> _THINGS TO DO_
(1) Translate this sentence from the opinion piece on free speech and bank secrecy into Spanish: "We are numb to how rights are casually trampled upon."
(2) In the opinion piece on free speech and bank secrecy, who was assaulted by protesters at a 2014 UP Diliman Economics forum?

> _READING TEXT_

● ● ● ● ● ● ●

Duterte gave a perfect response: “I may not agree with what you said or say, but I will defend your right to say it.” We keep forgetting this basic point, even as we parrot “Je suis Charlie.” And beware the bastos and mayabang cards ending debates with youth using hierarchy, not ideas.

Villena was mild for UP. Recall how protesters at a 2014 UP Diliman Economics forum assaulted Budget Secretary Butch Abad. Leftists praised this, decrying a “rotten culture of bureaucrat capitalism.”

Second, beyond bastos, we must be morally bankrupt if our students are threatened and cyberbulli­ed for speaking in a university, holy ground for free speech.

The right to free speech comes with being responsibl­e for the consequenc­es. Others have an equal right to condemn Villena’s speech, whether they believe he was bastos or—as petty trolls did—they highlight his grammatica­l errors. The right to react, however, is not license to turn a university into a hostile environmen­t and undermine the deeper freedom for the exchange of ideas that defines it.

It is triply offensive that Villena was threatened over questions regarding the national education budget, in a UP campus. UP embraces a tradition of fierce academic freedom. In his biography, former UP president Edgardo Angara proudly recalls asking soldiers to be removed from UP during martial law. And funding education has always been a passionate topic for UP student leaders. Alumni must be indignant at how cyberbulli­es diminish what not even martial law could.

We are numb to how rights are casually trampled upon. Also last week, Rizal Commercial Banking Corp. president Lorenzo Tan and antimoney laundering head lawyer Laurinda Rogero appeared in a Senate hearing on the $81 million in funds stolen in the United States and sent to an RCBC account.

Like any self-respecting bank officer, they refused to answer questions regarding specific accounts, given our strict bank secrecy laws and their criminal penalties. If one listened closely, they only answered questions unrelated to any specific account. For example, they confirmed businessma­n William Go was not in CCTV footage from the RCBC branch.

Bank secrecy is so strict that not even the Senate as impeachmen­t court could set it aside. The Supreme Court sent a restrainin­g order to prevent it from examining former chief justice Renato Corona’s accounts.

● ● ● ● ● ● ●

> _DATA SHOWN_
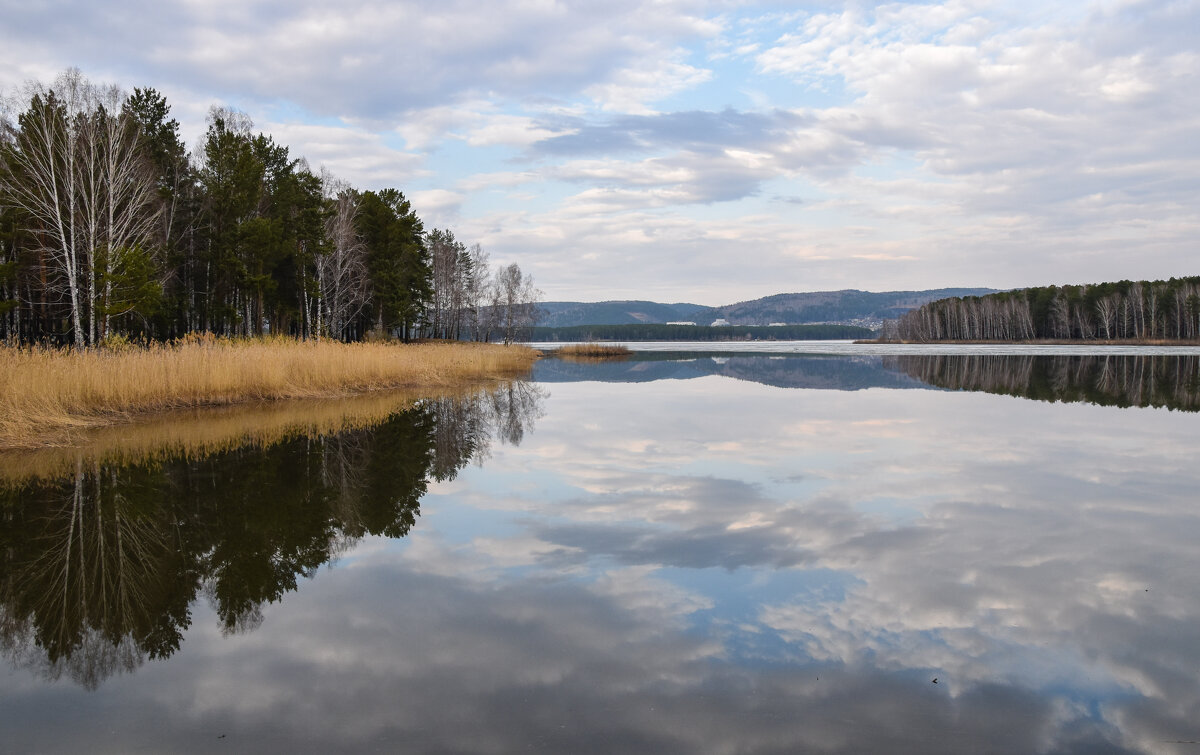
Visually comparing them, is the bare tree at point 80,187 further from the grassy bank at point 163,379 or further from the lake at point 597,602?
the lake at point 597,602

● ● ● ● ● ● ●

> _WRITTEN ANSWERS_
(1) Estamos insensibles ante la manera en que los derechos se pisotean a la ligera.

(2) Budget Secretary Butch Abad.